Fernando Martins Zaupa. Promotor de Justiça no Estado de Mato Grosso do Sul.Especialista em Direito Constitucional .

terça-feira, fevereiro 15, 2011

Os que incomodam que se mudem!...


Quem já não se deparou com a frase “os incomodados que se mudem!”?
Basta dizer, claro, que na origem dessa frase, o interlocutor estava a reclamar de algum incômodo e, também evidente, que o chato a incomodar fora quem disse tal frase...
A máxima de que quem está a ser incomodado pela ação egoísta de outro tem que ‘mudar’, está correta?
Aqui em Campo Grande-MS, segundo um grupo de empresários e agentes políticos, parece que sim!
Há anos agindo irregularmente, com promoção de diversos e freqüentes shows e eventos dos mais variados matizes, empresários e administradores locais, foram compelidos a regularizar ambientalmente suas atividades, desenvolvidas em um parque situado na área urbana, localizado em populosa área residencial, predominantemente habitada por pessoas simples.
Ocorre que, ao mesmo tempo que a Promotoria de Justiça do Meio Ambiente, capitaneada pelo dirigente promotor Alexandre Raslan, sempre se pautou pelo bom senso e razoabilidade, inclusive tentando estabelecer diálogo desde 2008 com os organizadores, com o fito de obter a regularização de forma a também prestigiar os eventos como meio ambiente cultural, também não se pode fazer alheio a postura de descaso dos organizadores, muito menos aos reclamos da população afetada, vítimas cotidianas da aberrante poluição ambiental constatada (vide absurda altura dos sons constatados pela perícia: click aqui)
Como as oportunidades de solução amigável e compatível com a preservação do direito a tranqüilidade da população foram simplesmente ignoradas pelos organizadores, a Promotoria ambiental interpôs uma Ação Civil Pública que, após negativa da liminar pelo Juiz de Direito que recebeu a ação (pois é...), obteve êxito perante o Tribunal de Justiça, proibindo-se a realização dos eventos até que medidas de contenção acústica sejam efetivadas.

O que se pede —
(a) Responda, com base no texto sobre os eventos no parque de Campo Grande:
(i) Desde que ano a Promotoria tentou estabelecer diálogo com os organizadores?
(ii) Quem capitaneia a Promotoria de Justiça do Meio Ambiente?
(iii) Perante qual órgão a Ação Civil Pública obteve êxito?
(b) Nos registros, reescreva tudo desde a linha que contém "F5/q D5/h E5/q" até a linha que contém "Write the LilyPond". Substitua "LilyPond" por "ABC" e deixe o resto inalterado.

Registros fornecidos —
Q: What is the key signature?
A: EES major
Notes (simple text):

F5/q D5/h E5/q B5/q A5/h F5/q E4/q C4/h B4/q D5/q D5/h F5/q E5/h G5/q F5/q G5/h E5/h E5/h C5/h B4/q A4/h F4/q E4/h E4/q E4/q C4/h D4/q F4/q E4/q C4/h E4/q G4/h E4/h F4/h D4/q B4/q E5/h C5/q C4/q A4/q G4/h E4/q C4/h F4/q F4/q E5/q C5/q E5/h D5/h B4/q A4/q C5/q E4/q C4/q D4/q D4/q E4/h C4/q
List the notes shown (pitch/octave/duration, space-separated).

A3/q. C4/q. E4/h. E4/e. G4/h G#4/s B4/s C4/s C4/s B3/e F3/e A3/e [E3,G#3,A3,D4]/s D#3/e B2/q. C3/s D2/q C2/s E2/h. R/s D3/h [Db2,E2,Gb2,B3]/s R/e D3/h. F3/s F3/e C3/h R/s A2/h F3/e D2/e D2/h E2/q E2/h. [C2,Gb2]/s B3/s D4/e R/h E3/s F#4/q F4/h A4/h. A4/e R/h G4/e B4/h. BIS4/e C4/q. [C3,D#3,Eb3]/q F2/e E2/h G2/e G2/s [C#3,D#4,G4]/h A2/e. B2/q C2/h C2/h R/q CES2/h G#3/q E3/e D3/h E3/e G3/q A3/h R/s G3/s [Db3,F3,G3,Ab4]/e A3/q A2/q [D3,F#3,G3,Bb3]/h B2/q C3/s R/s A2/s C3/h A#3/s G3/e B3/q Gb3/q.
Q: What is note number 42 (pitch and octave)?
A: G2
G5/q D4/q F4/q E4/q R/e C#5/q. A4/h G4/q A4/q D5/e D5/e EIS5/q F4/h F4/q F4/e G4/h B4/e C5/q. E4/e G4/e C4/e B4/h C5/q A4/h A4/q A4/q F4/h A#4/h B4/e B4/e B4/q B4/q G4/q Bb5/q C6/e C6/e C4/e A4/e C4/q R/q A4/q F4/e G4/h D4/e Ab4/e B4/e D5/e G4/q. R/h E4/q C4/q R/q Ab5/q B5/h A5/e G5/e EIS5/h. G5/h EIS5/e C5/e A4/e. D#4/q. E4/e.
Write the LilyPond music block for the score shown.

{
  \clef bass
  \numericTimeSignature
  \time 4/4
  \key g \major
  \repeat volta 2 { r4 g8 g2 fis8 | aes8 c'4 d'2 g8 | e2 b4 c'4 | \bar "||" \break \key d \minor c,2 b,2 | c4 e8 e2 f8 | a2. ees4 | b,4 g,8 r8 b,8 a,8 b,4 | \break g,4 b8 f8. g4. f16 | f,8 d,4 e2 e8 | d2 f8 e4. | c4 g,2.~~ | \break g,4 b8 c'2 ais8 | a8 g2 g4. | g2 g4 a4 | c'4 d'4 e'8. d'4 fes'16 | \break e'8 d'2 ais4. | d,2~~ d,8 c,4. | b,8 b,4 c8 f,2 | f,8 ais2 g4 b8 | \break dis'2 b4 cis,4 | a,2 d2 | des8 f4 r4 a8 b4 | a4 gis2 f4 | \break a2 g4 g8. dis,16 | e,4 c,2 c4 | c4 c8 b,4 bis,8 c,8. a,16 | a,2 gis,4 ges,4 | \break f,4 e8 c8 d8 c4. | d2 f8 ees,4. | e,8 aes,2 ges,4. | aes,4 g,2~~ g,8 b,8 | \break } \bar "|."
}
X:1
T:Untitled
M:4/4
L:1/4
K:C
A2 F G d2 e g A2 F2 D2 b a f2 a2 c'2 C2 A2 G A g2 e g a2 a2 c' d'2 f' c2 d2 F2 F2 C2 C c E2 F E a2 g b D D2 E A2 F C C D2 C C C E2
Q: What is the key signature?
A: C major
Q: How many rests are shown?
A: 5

Respostas por tarefa —
(a)
(i) 2008
(ii) O promotor Alexandre Raslan
(iii) O Tribunal de Justiça

(b)
F5/q D5/h E5/q B5/q A5/h F5/q E4/q C4/h B4/q D5/q D5/h F5/q E5/h G5/q F5/q G5/h E5/h E5/h C5/h B4/q A4/h F4/q E4/h E4/q E4/q C4/h D4/q F4/q E4/q C4/h E4/q G4/h E4/h F4/h D4/q B4/q E5/h C5/q C4/q A4/q G4/h E4/q C4/h F4/q F4/q E5/q C5/q E5/h D5/h B4/q A4/q C5/q E4/q C4/q D4/q D4/q E4/h C4/q
List the notes shown (pitch/octave/duration, space-separated).

A3/q. C4/q. E4/h. E4/e. G4/h G#4/s B4/s C4/s C4/s B3/e F3/e A3/e [E3,G#3,A3,D4]/s D#3/e B2/q. C3/s D2/q C2/s E2/h. R/s D3/h [Db2,E2,Gb2,B3]/s R/e D3/h. F3/s F3/e C3/h R/s A2/h F3/e D2/e D2/h E2/q E2/h. [C2,Gb2]/s B3/s D4/e R/h E3/s F#4/q F4/h A4/h. A4/e R/h G4/e B4/h. BIS4/e C4/q. [C3,D#3,Eb3]/q F2/e E2/h G2/e G2/s [C#3,D#4,G4]/h A2/e. B2/q C2/h C2/h R/q CES2/h G#3/q E3/e D3/h E3/e G3/q A3/h R/s G3/s [Db3,F3,G3,Ab4]/e A3/q A2/q [D3,F#3,G3,Bb3]/h B2/q C3/s R/s A2/s C3/h A#3/s G3/e B3/q Gb3/q.
Q: What is note number 42 (pitch and octave)?
A: G2
G5/q D4/q F4/q E4/q R/e C#5/q. A4/h G4/q A4/q D5/e D5/e EIS5/q F4/h F4/q F4/e G4/h B4/e C5/q. E4/e G4/e C4/e B4/h C5/q A4/h A4/q A4/q F4/h A#4/h B4/e B4/e B4/q B4/q G4/q Bb5/q C6/e C6/e C4/e A4/e C4/q R/q A4/q F4/e G4/h D4/e Ab4/e B4/e D5/e G4/q. R/h E4/q C4/q R/q Ab5/q B5/h A5/e G5/e EIS5/h. G5/h EIS5/e C5/e A4/e. D#4/q. E4/e.
Write the ABC music block for the score shown.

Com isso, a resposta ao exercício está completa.